** Exercise objective **
Take the line that contains "In the view" as the first line and the last line of the material below as the final one; reproduce exactly the lines between, inclusive.

** Record excerpts **
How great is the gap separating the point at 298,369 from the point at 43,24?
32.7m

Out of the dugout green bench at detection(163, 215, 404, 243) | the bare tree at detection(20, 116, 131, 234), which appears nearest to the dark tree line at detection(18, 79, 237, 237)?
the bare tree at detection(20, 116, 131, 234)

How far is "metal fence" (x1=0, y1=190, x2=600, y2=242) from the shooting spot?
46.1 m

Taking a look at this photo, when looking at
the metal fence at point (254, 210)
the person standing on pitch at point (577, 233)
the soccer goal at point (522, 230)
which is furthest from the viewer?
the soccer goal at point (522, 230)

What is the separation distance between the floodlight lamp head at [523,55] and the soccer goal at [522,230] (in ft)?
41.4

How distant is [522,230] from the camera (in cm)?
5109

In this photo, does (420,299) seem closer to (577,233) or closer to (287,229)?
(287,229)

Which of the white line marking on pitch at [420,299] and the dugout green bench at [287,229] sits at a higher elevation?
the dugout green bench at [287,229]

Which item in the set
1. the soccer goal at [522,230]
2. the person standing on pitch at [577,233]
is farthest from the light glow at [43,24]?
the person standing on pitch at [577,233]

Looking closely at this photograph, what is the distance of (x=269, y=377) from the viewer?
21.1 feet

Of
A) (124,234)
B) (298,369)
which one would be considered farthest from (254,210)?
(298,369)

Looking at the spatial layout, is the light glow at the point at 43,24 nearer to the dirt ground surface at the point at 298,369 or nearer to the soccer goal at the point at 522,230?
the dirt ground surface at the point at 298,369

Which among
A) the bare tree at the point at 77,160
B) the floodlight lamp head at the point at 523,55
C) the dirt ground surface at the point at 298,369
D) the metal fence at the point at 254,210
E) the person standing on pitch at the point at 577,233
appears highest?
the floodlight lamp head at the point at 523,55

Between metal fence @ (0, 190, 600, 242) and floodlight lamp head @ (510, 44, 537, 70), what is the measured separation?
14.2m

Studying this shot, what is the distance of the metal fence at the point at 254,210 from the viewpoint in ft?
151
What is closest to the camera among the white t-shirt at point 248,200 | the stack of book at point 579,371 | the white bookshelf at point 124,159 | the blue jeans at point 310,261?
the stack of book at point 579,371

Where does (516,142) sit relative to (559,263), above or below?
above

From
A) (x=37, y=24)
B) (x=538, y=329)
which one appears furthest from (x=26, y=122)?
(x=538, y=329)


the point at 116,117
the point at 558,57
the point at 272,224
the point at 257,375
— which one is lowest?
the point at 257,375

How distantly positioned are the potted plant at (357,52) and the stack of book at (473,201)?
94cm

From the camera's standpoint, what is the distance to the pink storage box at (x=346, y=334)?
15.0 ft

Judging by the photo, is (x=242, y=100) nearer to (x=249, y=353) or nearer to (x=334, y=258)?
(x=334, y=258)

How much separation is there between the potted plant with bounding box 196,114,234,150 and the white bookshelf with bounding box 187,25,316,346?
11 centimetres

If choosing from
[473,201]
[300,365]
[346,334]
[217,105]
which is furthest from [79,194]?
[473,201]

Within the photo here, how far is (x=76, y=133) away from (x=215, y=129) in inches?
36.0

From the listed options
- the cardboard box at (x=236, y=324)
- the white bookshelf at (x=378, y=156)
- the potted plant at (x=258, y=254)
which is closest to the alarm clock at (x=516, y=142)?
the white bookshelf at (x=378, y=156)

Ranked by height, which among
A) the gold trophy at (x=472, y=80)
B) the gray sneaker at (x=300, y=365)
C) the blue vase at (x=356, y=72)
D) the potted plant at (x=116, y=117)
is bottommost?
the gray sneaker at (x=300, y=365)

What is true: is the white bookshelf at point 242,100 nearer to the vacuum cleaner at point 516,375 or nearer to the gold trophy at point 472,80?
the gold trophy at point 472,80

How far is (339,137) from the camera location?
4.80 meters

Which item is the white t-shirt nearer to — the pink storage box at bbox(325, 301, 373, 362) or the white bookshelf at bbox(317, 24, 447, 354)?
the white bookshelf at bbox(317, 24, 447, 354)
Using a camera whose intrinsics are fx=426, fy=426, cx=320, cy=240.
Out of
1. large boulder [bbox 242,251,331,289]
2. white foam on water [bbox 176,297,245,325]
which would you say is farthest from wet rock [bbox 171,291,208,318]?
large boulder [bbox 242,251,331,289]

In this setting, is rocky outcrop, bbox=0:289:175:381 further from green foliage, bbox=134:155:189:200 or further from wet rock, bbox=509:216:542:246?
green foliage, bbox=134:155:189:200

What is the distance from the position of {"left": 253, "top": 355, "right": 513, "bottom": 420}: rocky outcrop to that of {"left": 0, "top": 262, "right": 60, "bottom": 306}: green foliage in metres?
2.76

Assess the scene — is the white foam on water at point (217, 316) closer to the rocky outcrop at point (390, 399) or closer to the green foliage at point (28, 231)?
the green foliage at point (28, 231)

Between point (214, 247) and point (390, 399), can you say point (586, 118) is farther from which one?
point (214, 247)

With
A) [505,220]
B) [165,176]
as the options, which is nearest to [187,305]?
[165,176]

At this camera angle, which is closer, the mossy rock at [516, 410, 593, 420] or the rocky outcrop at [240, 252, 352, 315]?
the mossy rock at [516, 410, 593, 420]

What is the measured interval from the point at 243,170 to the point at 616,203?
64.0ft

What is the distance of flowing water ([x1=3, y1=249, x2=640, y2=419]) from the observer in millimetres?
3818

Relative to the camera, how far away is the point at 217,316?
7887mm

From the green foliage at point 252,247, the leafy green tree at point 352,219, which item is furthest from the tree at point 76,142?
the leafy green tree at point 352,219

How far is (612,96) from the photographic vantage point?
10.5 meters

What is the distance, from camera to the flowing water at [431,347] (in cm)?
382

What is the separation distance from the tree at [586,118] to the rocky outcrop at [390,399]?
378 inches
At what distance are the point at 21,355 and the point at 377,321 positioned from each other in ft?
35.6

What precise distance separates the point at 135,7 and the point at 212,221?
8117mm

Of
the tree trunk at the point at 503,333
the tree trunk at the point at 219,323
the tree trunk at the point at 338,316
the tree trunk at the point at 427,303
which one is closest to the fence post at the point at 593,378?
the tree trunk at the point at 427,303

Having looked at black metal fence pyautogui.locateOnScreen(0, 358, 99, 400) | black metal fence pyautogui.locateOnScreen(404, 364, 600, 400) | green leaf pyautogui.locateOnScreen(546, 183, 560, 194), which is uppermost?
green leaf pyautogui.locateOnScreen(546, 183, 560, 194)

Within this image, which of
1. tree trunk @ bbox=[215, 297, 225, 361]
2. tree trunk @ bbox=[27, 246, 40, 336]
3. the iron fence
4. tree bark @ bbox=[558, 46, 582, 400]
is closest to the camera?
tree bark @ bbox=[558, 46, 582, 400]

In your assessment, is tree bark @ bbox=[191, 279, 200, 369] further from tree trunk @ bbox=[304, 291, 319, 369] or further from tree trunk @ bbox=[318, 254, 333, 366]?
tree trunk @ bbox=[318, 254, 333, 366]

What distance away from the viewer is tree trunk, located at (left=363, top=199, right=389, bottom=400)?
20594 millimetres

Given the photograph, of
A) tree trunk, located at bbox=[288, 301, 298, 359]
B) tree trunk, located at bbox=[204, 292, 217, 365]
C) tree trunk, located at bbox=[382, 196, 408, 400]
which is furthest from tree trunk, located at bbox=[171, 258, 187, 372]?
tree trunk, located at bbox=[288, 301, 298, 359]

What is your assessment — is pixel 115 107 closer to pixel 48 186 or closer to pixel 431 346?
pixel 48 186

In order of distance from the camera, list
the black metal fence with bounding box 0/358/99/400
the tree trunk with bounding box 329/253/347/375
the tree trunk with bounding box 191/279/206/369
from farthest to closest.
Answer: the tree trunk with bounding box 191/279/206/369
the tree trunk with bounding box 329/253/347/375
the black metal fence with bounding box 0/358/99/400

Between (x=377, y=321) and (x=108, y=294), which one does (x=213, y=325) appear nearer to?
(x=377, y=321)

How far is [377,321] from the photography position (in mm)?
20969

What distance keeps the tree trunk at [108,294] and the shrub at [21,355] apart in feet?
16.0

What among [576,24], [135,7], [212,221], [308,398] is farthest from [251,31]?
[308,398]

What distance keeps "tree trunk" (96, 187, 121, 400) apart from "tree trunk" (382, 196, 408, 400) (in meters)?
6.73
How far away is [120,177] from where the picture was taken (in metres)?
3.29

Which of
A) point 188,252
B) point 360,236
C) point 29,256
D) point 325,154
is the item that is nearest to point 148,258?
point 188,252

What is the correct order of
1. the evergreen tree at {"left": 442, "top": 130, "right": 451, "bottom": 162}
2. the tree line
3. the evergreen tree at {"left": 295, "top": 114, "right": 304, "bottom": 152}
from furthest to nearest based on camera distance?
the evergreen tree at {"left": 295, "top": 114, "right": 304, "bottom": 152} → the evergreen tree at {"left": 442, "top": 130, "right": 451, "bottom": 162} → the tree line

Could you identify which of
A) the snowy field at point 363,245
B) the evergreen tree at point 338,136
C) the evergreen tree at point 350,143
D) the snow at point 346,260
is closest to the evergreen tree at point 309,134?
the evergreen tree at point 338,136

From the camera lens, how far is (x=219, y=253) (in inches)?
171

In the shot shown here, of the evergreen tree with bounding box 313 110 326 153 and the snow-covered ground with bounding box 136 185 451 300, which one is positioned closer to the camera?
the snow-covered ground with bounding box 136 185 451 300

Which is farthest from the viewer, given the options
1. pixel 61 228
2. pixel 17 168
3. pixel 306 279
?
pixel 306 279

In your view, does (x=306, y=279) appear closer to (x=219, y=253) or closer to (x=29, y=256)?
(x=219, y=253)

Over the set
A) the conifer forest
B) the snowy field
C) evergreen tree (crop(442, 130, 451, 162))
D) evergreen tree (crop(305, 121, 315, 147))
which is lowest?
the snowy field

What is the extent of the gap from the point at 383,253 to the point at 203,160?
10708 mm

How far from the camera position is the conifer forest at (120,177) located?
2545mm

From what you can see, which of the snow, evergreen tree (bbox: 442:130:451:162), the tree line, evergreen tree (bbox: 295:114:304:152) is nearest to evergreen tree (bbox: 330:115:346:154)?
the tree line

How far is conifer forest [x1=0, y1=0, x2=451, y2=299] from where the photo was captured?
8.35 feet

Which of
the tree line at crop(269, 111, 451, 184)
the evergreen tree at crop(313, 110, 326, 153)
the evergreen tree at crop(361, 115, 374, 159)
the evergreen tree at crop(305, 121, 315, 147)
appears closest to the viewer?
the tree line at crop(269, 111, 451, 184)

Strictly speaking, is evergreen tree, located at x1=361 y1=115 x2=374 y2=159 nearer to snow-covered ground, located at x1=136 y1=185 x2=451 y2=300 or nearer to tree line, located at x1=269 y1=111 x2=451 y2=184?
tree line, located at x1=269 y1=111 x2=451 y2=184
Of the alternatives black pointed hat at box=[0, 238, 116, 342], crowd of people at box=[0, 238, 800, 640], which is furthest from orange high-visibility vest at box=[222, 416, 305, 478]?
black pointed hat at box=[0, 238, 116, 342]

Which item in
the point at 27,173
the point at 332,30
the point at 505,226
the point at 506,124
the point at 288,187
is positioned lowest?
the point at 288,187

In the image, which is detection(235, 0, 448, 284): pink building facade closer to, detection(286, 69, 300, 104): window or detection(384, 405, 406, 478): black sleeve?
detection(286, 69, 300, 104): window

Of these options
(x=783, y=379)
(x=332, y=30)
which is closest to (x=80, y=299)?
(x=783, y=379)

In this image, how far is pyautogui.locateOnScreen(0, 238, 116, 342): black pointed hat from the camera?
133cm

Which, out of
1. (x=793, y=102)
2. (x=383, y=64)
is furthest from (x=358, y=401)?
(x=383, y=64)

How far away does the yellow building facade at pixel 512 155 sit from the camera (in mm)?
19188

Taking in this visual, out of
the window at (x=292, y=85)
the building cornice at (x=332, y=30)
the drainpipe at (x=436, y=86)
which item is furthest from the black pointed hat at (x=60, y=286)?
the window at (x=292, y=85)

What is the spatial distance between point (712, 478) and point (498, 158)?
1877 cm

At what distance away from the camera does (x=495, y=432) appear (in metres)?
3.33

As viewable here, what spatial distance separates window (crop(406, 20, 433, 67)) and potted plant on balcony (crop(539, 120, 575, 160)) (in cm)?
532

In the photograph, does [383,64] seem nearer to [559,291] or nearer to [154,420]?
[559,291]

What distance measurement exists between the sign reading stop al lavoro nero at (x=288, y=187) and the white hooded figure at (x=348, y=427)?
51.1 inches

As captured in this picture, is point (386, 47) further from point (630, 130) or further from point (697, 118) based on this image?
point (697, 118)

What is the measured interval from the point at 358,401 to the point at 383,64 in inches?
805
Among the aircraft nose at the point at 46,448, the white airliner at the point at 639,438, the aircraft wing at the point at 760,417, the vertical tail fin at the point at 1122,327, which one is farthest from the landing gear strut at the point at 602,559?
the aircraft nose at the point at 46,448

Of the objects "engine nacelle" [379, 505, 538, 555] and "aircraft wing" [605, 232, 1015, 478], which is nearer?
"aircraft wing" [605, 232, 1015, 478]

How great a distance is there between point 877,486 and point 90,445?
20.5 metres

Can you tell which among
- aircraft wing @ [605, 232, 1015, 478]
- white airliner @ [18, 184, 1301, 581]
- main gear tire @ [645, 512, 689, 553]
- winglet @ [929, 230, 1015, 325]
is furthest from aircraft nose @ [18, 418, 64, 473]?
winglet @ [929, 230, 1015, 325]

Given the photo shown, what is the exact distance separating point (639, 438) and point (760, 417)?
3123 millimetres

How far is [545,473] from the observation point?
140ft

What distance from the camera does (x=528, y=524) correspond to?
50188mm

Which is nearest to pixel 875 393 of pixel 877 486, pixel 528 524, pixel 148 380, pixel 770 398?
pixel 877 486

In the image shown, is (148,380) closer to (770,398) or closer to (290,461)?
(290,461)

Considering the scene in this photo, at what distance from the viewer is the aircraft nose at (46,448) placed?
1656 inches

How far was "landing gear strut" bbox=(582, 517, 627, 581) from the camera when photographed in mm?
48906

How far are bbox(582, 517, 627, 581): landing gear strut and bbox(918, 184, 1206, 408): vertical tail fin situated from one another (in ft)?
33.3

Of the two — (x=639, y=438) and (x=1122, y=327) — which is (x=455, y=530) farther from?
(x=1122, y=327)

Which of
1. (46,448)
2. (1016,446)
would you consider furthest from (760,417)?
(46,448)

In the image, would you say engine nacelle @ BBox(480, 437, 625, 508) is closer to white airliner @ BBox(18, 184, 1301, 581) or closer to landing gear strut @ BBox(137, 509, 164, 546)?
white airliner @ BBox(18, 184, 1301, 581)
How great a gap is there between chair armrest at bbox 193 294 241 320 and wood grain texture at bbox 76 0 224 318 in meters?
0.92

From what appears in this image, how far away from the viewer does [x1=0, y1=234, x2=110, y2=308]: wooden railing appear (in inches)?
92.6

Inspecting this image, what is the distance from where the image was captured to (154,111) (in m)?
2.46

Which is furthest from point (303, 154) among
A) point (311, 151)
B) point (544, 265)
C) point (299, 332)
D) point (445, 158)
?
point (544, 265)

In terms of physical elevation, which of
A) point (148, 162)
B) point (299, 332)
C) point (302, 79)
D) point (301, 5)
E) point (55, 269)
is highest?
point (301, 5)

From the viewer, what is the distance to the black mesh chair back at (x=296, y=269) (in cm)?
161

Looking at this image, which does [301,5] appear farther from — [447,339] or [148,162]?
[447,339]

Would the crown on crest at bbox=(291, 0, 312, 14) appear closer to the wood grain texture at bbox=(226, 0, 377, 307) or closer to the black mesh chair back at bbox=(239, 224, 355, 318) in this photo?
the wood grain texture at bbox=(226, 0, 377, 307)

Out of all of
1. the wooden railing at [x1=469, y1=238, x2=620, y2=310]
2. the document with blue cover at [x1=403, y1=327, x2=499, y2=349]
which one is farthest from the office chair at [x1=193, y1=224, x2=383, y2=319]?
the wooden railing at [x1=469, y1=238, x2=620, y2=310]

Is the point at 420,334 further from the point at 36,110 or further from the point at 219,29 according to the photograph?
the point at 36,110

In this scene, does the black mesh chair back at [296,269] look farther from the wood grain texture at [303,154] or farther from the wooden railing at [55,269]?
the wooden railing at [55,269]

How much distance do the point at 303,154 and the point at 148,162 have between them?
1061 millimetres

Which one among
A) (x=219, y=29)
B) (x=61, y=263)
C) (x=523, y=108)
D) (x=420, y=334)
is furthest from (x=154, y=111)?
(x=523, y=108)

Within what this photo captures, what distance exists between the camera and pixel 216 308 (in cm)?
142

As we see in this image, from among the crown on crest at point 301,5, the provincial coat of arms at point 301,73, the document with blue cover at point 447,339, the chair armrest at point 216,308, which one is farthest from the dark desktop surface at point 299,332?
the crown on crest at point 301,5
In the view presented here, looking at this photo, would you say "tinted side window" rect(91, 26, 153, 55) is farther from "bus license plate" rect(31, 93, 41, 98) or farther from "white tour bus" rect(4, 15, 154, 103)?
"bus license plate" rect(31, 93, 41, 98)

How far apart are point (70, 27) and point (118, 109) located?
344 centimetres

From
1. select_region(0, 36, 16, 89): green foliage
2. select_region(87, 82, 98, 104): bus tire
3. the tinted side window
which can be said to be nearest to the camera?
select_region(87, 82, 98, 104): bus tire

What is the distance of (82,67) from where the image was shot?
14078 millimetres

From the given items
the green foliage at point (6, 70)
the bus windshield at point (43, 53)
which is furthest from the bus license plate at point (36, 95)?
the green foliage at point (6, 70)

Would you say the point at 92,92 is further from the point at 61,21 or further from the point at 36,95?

** Written solution **
In the view presented here, looking at this photo, would you say "tinted side window" rect(91, 26, 153, 55) is farther from "bus license plate" rect(31, 93, 41, 98) or farther from "white tour bus" rect(4, 15, 154, 103)?
"bus license plate" rect(31, 93, 41, 98)

How far apart are point (70, 27) and point (118, 109) located?
344 centimetres

From
1. select_region(0, 36, 16, 89): green foliage
2. select_region(87, 82, 98, 104): bus tire
3. the tinted side window
which can be said to be nearest to the camera?
select_region(87, 82, 98, 104): bus tire

What is the distance of (82,67) from where the image was shot?
14078 millimetres

From the given items
the green foliage at point (6, 70)
the bus windshield at point (43, 53)
which is furthest from the bus license plate at point (36, 95)?
the green foliage at point (6, 70)

Would you say the point at 92,92 is further from the point at 61,21 or further from the point at 36,95?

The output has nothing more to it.